I push as far as I can beyond the lines I have drawn for myself

and move courageously into formidable but significant territory,

hoping beyond all hope not only to survive, but to be extraordinarily transformed,

arriving finally at an undivided life, one that resembles me more authentically than ever before.


So I stand, defiant, just like those trees at the edge of the tundra,

in the place where change is certain.





Grief -- a narrative



I was a road alone, lost, walking in endless circles, when an old woman came to me and took my hand. She did not speak a word, but her eyes asked me to follow, and hesitantly, wearily, I did. She started leading me away from the light, away from the brokendown path that held me, towards a shadowland in the distance I had never dared approach.
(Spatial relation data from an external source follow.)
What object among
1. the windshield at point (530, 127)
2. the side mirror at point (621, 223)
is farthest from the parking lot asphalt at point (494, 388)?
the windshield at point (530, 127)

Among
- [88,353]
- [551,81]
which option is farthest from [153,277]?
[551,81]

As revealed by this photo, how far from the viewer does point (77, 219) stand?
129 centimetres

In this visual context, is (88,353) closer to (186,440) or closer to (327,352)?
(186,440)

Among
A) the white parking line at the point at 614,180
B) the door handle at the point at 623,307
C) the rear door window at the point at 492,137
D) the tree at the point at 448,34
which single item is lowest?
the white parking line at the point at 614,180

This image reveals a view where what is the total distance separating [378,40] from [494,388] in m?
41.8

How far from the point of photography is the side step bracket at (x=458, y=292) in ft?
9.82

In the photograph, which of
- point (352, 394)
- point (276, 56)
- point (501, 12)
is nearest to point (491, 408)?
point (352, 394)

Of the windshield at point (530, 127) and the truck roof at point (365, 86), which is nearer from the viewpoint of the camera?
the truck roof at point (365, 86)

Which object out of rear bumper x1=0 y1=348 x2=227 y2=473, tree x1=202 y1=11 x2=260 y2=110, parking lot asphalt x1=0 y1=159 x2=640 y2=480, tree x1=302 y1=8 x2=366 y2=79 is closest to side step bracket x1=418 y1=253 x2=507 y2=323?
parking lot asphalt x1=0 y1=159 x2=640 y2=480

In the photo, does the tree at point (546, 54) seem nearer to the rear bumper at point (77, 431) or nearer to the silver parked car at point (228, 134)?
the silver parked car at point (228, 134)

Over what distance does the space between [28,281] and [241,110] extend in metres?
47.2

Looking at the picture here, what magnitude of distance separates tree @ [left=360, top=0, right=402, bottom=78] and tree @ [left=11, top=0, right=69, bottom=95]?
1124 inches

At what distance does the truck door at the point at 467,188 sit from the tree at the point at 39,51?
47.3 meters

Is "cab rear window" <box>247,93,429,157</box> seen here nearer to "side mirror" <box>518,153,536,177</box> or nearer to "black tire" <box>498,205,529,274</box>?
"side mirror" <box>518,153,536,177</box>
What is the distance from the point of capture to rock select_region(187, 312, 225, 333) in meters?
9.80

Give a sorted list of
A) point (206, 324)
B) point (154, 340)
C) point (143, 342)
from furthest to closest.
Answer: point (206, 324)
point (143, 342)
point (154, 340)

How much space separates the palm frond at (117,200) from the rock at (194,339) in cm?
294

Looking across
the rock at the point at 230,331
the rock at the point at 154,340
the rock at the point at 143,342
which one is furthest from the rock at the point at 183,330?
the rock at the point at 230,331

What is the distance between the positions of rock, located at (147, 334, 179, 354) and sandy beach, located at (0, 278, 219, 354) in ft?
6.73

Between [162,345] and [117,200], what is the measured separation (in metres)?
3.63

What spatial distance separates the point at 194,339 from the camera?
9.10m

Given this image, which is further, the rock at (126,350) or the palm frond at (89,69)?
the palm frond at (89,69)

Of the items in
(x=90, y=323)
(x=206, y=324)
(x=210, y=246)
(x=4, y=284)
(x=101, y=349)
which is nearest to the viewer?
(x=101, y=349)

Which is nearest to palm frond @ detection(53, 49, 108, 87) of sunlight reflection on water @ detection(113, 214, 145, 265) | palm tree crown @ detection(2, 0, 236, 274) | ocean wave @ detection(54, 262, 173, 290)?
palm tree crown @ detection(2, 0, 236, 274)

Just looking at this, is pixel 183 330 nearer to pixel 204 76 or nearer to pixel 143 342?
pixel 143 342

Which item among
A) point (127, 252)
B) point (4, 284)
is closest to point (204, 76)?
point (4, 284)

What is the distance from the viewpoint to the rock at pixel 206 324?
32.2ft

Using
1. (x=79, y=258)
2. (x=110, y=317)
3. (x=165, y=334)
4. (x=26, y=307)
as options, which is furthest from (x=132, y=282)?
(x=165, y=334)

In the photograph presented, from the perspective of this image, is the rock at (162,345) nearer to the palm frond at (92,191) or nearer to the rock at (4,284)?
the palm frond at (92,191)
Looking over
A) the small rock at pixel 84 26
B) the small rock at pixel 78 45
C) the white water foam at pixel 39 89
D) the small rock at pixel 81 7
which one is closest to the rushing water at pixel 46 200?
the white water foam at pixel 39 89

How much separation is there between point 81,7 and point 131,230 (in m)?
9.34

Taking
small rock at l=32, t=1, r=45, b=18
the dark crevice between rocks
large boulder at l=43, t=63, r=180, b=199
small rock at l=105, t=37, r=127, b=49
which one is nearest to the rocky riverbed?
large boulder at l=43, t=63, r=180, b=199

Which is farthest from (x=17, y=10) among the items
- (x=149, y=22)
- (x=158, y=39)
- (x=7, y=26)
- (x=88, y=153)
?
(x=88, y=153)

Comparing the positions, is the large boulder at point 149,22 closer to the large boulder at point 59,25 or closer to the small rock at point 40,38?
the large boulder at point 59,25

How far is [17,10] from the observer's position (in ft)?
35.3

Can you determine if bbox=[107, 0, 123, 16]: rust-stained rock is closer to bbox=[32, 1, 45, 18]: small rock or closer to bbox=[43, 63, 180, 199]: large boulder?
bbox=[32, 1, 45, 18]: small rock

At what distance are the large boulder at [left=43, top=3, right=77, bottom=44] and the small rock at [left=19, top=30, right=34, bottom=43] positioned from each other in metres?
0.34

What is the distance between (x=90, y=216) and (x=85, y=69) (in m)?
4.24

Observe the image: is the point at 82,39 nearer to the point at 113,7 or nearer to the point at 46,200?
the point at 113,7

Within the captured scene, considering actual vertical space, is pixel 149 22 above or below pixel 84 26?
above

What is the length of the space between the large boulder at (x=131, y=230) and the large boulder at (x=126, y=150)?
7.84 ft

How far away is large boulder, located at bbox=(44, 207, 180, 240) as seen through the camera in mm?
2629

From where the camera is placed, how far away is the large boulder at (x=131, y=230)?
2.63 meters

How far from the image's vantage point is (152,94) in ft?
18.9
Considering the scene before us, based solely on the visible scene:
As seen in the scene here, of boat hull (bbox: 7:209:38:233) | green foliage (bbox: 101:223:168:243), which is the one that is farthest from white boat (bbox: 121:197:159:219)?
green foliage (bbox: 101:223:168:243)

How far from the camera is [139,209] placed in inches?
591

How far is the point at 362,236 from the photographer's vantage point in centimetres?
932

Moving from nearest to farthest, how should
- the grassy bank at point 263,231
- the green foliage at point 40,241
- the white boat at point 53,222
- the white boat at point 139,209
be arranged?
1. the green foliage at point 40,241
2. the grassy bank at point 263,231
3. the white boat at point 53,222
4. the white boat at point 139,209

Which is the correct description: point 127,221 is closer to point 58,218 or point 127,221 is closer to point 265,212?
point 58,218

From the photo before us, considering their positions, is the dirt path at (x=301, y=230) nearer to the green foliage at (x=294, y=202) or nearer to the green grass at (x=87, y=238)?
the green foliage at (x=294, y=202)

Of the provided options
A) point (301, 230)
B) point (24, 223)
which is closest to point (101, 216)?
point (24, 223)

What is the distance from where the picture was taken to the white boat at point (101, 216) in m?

As we drew nearer and nearer to it, I pulled away from her grasp, afraid of the darkness, but her gentle grip stayed me, and her soft eyes persuaded me that I must trust her and continue to walk with her -- she knew the way, she could see through the darkness.
~
So we journeyed together, me following like a child as the path became darker and darker still. I started to stumble over boulders and snares hidden from view, all control taken away from me as my eyes finally failed to find any light at all. An unbearable blackness consumed me, but the old lady led me determinedly forward, not allowing me to give in to my fear or be overcome by the ache of my memories, memories that felt so much easier and safer.
~
When I stumbled and wept, she dried my tears, cleaned my wounds, and led me forward still. When I was angry, she let me rest for a while, and I would scream and cry sometimes. But she stroked my hair with her swollen, aged fingers, holding me close like a baby in her cold but comforting arms until I was calm again. She invited a deep and indescribable kind of peace when I was unable to.
~
Day after day she did not speak, she did not explain where she was leading me, but there was reassurance in her gentleness, a safety in her leading I could believe in. Soon I started to feel hope like an infant being birthed in my heart and I asked her if the place she was taking me was going to be beautiful, feeling deep within me as if I already had the answer. She paused for a moment then sweetly took both of my hands in her own, placed them over her soft, age-worn cheeks and let me feel her brilliant smile. My soul leaped and her unspoken answer resonated as loud as a thunderbolt in my ears. I felt a light, a heat, a warmth shining on me, something that could not be seen, only felt, melting the ice in my heart. A river was forming in my very being.
~
I knew then that the darkness would persists for a season, but a new kind of light was illuminating my path; that the pain and the fear would only lend themselves to significance and beauty if I refused to give up, if I trusted this journey. I determined then that I would continue to walk, continue to trust the old woman, my compass, leading me to a promised land of light and new life.
~
But before I journeyed further I had one more question to ask, one I had not thought of all this time, "what is your name?". She moved her lips to my ear and intimately steadied my face with her hand, "Grief", she said, "my name is Grief". I kissed her on the cheek and held on tight to her hand, this time deliberately, for she was no longer a stranger but a friend and I was no longer a frightened child but a woman at the ready, and we walked on in peaceful silence together.